2. Ricordare a se stessi di vivere. Vivere risulta sempre qualcosa di complicato, non è altro che un semplice sorriso, una semplice riga su un foglio bianco. Tracciare quella riga è il compito della persona, così come la scelta del come, del dove e del quando. Non dimentichiamo che scegliere è un privilegio di chi è dotato di razionalità.

3. Dare un senso alla propria caccia al tesoro. Vivere la propria "Leggenda Personale" può farci perdere se stessi. 

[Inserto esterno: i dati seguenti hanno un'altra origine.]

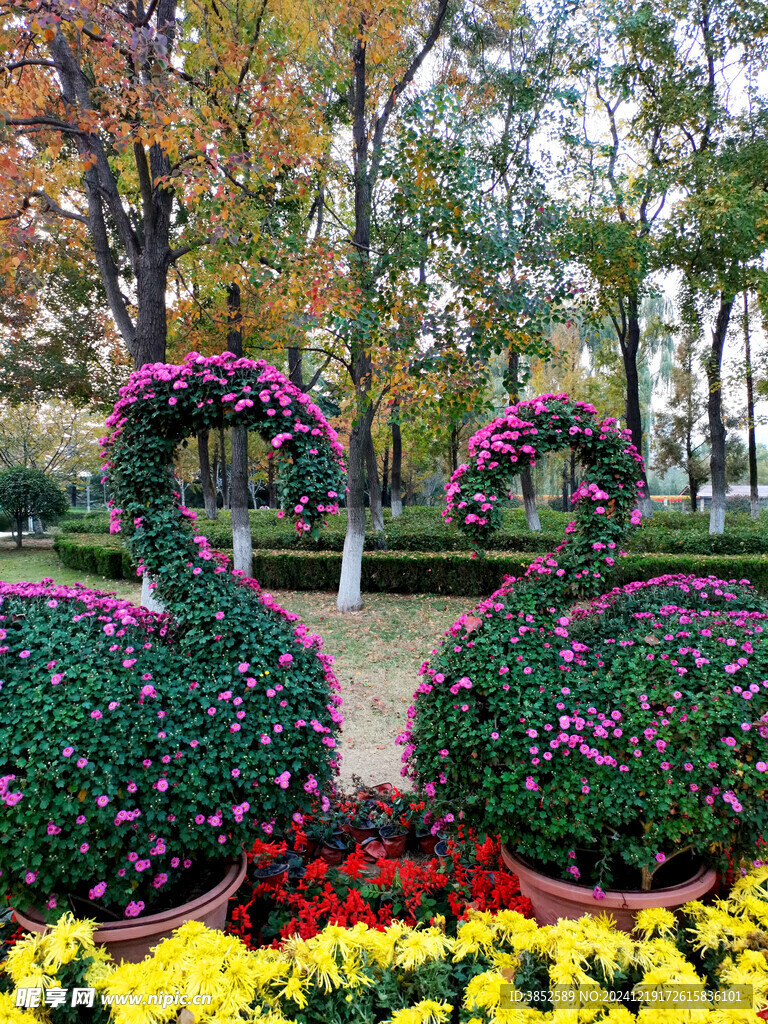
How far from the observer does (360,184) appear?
7.90m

Paulo Coelho racconta che ... ma prima di leggere questa storia vi consiglio di usare questa colonna sonora Perpetuum Mobile

"Un mercante inviò suo figlio a imparare il Segreto della Felicità con il piú saggio di tutti gli uomini. Il ragazzo camminò per quaranta giorni nel deserto, finché giunse a un bel castello, in cima a una montagna. Là viveva il Saggio che il ragazzo cercava. Invece di incontrare un sant’uomo, però, il nostro eroe entrò in una sala e vide un’attività frenetica: mercanti che entravano e uscivano, persone che chiacchieravano in tutti gli angoli, una piccola orchestra che suonava dolci melodie; e poi c’era una ricca tavola imbandita con i piú deliziosi piatti di quella regione del mondo.Il Saggio conversava con tutti, e il ragazzo dovette aspettare due ore perché arrivasse il suo turno di essere ricevuto. Con molta pazienza, il Saggio ascoltò attentamente il motivo della visita del ragazzo, ma gli disse che in quel momento non aveva tempo per spiegargli il Segreto della Felicità. Gli suggerí di fare una passeggiata nel suo palazzo e di tornare dopo due ore.

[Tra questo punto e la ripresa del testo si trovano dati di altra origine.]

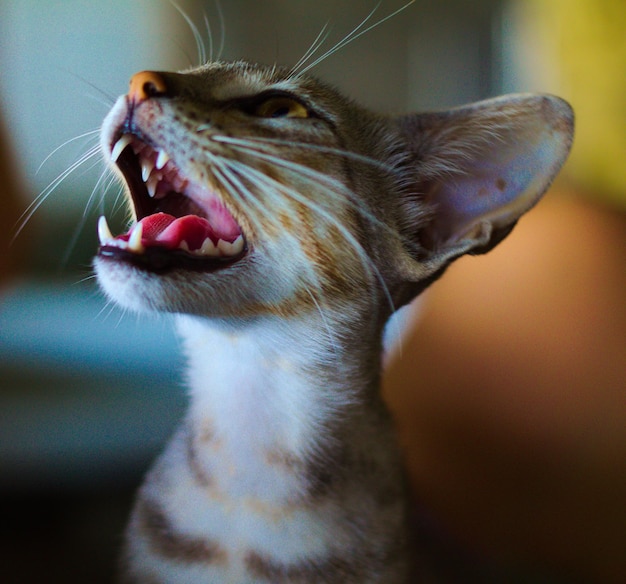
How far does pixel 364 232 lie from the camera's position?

- Tuttavia, desidero chiederti un favore – concluse, consegnando al ragazzo un cucchiaino da té, nel quale versò due gocce di olio. – Mentre camminerai, porta questo cucchiaino senza versare l’olio.

Il ragazzo cominciò a salire e scendere le scalinate del palazzo, tenendo sempre gli occhi fissi sul cucchiaino. Trascorse le due ore, tornò al cospetto del Saggio.

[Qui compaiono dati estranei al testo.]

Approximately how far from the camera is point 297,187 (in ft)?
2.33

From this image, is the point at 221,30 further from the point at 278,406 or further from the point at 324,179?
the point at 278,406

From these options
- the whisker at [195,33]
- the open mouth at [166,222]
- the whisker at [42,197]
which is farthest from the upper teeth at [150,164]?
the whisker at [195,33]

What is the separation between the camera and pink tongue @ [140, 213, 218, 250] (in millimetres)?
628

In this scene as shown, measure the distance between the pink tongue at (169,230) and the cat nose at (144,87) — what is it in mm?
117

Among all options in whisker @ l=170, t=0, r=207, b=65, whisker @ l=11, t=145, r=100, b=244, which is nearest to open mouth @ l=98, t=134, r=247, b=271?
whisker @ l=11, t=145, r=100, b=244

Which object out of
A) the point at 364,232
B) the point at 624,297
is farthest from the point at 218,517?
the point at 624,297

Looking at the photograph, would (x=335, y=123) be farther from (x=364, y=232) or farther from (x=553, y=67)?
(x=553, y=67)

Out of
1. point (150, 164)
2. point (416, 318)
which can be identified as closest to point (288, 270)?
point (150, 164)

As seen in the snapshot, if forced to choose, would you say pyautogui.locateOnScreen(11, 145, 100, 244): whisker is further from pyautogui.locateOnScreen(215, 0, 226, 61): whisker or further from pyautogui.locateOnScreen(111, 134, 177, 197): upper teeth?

– Allora – domandò il Saggio – hai visto gli arazzi della Persia che si trovano nella mia sala da pranzo? Hai visto il giardino che il Maestro dei Giardinieri ha impiegato dieci anni a creare? Hai notato le belle pergamene della mia biblioteca?

Il ragazzo, vergognandosi, confessò di non avere visto nulla. La sua unica preoccupazione era non rovesciare le gocce di olio che il Saggio gli aveva affidato.

– Allora torna indietro e conosci le meraviglie del mio mondo - disse il Saggio. – Non puoi confidare in un uomo se non conosci la sua casa.

Adesso piú tranquillo, il ragazzo prese il cucchiaino e tornò a passeggiare per il palazzo, questa volta prestando attenzione a tutte le opere d’arte che pendevano dal soffitto e dalle pareti. Ammirò i giardini, le montagne circostanti, la delicatezza dei fiori, la raffinatezza con cui ogni opera d’arte era collocata al giusto posto. Di ritorno al cospetto del Saggio, riferí dettagliatamente tutto ciò che aveva visto.

– Ma dove sono le due gocce di olio che ti ho affidato? – domandò il Saggio.

Guardando il cucchiaino, il ragazzo si rese conto che le aveva versate.

– Ebbene, questo è l’unico consiglio che ho da darti – disse il piú Saggio dei Saggi. – Il segreto della felicità sta nel guardare tutte le meraviglie del mondo e non dimenticarsi mai delle due gocce di olio nel cucchiaino.